▶ **Work instructions**
Transcribe the listing below exactly, without pictures.

▶ **The data**
- Opening Delimiter -

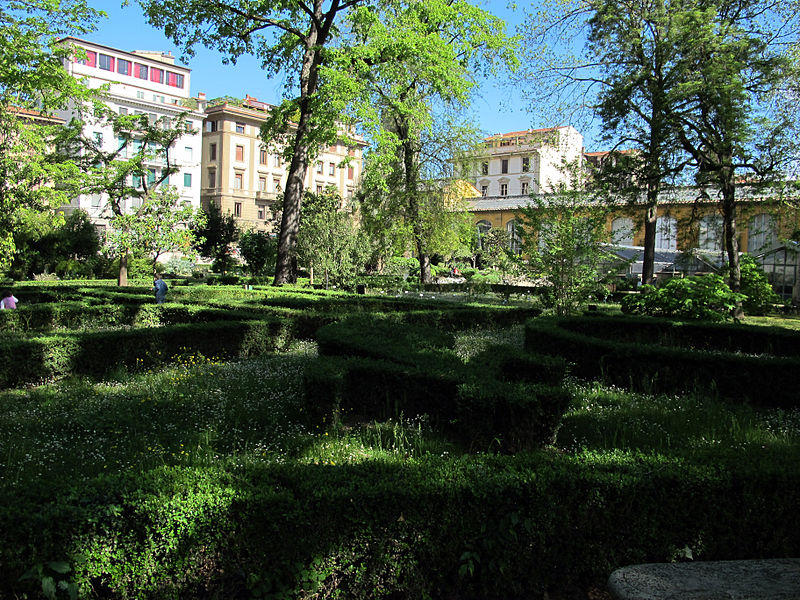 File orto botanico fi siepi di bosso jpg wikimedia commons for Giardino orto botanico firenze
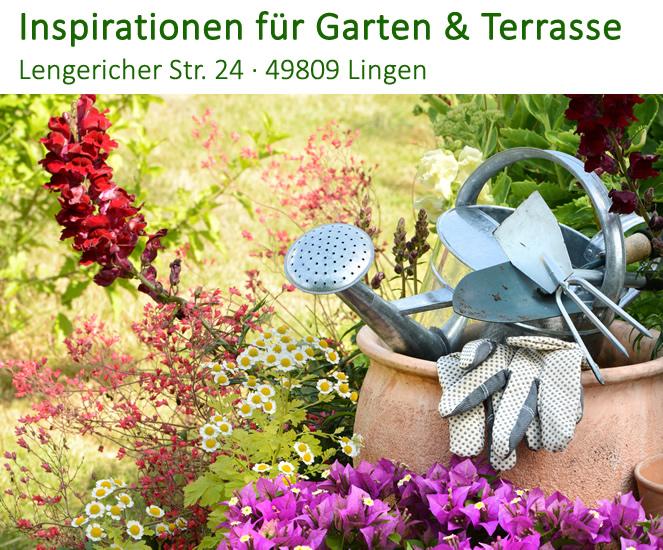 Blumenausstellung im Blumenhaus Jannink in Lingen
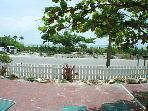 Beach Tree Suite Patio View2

- Closing Delimiter -

▶ **Written response**
 File orto botanico fi siepi di bosso jpg wikimedia commons for Giardino orto botanico firenze
 Blumenausstellung im Blumenhaus Jannink in Lingen
 Beach Tree Suite Patio View2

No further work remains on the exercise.